[REQUIRED WORK]
[a] List every geographic place named in the Queens Day blog post.
[b] In one to three sentences, explain why the author of the Queens Day blog post chose to keep the post online after the events at Apeldoorn.
[c] Carry on the Queens Day blog post from its last sentence.

[TEXT EXTRACT]
#####

Thursday, April 30, 2009

Cryptic colour


Update: May 2, 2009. This episode was written and posted online in all ignorance of the tragic drama at Apeldoorn taking place at the same time. Dutch driver Karst Tates ploughed his car through the crowds in an attempt to attack the Dutch royal party, killing four people and injuring three times as many. To date the death toll, which now includes Tates himself, is seven people. I can't ignore what happened, but won't be deleting my post as it reflects the innocent fun Dutch people were used to having on Queens Day. Many of us in the Netherlands fear this innocence is gone for good.


Original post: April 30, 2009. Don’t tell me a Dutchman doesn’t know how to have a good time. It’s just not true, no mimsy doubt about that. April 30th is Queens Day in the Netherlands, a day off work and a national excuse for having a good time on a scale possibly unnerving to those from less Dutch-courageous countries. Or unnerving to those whose taste doesn’t run to an overriding passion for orange, the heraldic colour of the Dutch royals (House of Oranje-Nassau, which has its origins in the Principality of Orange) (which has its remains in modern-day Orange, a place in the south of France about 20 km north of Avignon and on average the warmest town around, temperature-wise).

You’re not wild about this hot colour? Then you’re done for when the heat of orange fever hits the Netherlands. You’ll be familiar with the sight at international football events: the not so huddled masses of the Dutch faction, oozing orange in a wildly creative assortment of silly hats and costumes. And on Koninginnedag too, all that wonderful silliness comes out of the orangery again, to be worn with pride and more often than not accompanied by the battle cry “Oranje boven!” (orange above) and a noisy hup-hup-Hollander polonaise from one pub to the next.

It ain’t new, I tell you. Jolly Hollanders have been hollering and rollicking throughout human history. They’re certainly not averse to a spot of hedonism, as droolingly described by this NY Times report from 1890 about a Holland Society banquet – addressed by Theodore Roosevelt, no less (you can guess where his family came from).

#####

[PROVIDED INFORMATION]

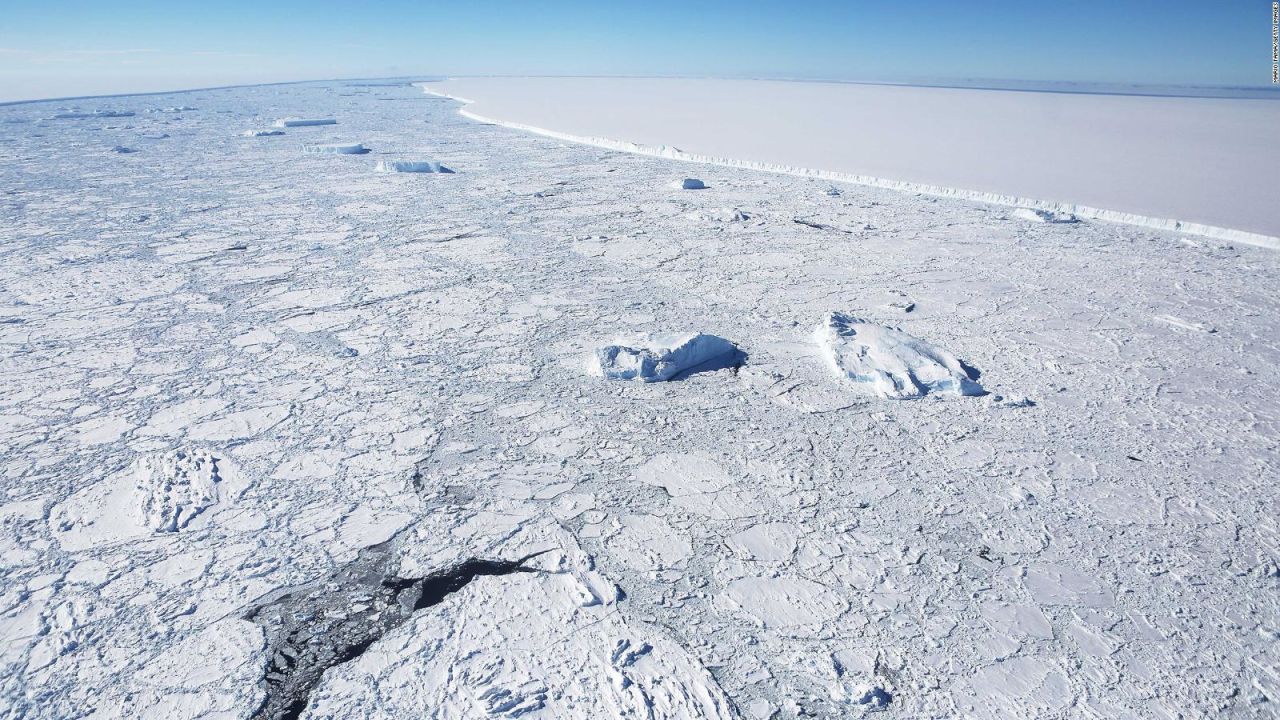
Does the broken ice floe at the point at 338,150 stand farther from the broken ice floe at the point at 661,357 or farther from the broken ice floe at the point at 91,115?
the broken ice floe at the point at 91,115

#####

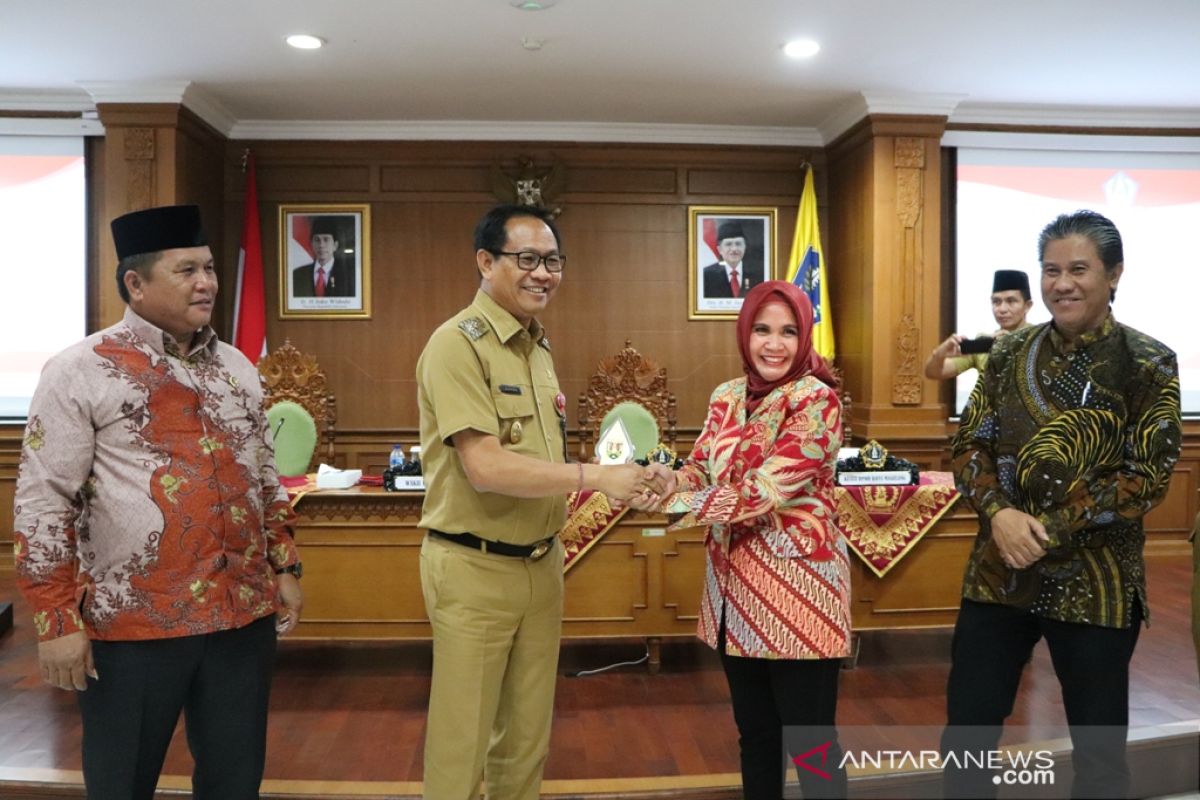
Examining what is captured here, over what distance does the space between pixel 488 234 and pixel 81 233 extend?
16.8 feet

#####

[OUTPUTS FOR THE TASKS]
[a] Apeldoorn, the Netherlands, the Principality of Orange, Orange, France, Avignon

[b] The author kept the post because it reflects the innocent fun that Dutch people used to have on Queens Day. The author adds that many in the Netherlands fear this innocence is now gone for good.

[c]
Actually, I’m glad that Dutch girls (and boys) only want to have fun because Queens Day really is. Fun. And divinely hedonistic too, though don’t blame me for your hangover tomorrow. It’s certainly not a day to be spent inside, posting a blog. Hence I’m outta here. I’m putting on my plastic orange top hat and I'm off to my village’s free market to see what treasures I can snap up from someone else’s trove, um, leftover junk.

But before I go, let me give you something to mull about at least. Did you know that orange is one of only two words in the English language that are impossible to rhyme perfectly (the other one is silver). It has half-rhymes, such as hinge, lozenge, syringe, flange and Stonehenge, but no true rhymes. Who cares, besides cryptic crossword fans? If you can’t find a perfect match, contrive one, the way composers Charles Fox and Norman Gimbel did in "Oranges Poranges", sung by Witchiepoo (Billie Hayes) on the show H.R. Pufnstuf. Enjoy this triple (Dutch) treat and see you next week!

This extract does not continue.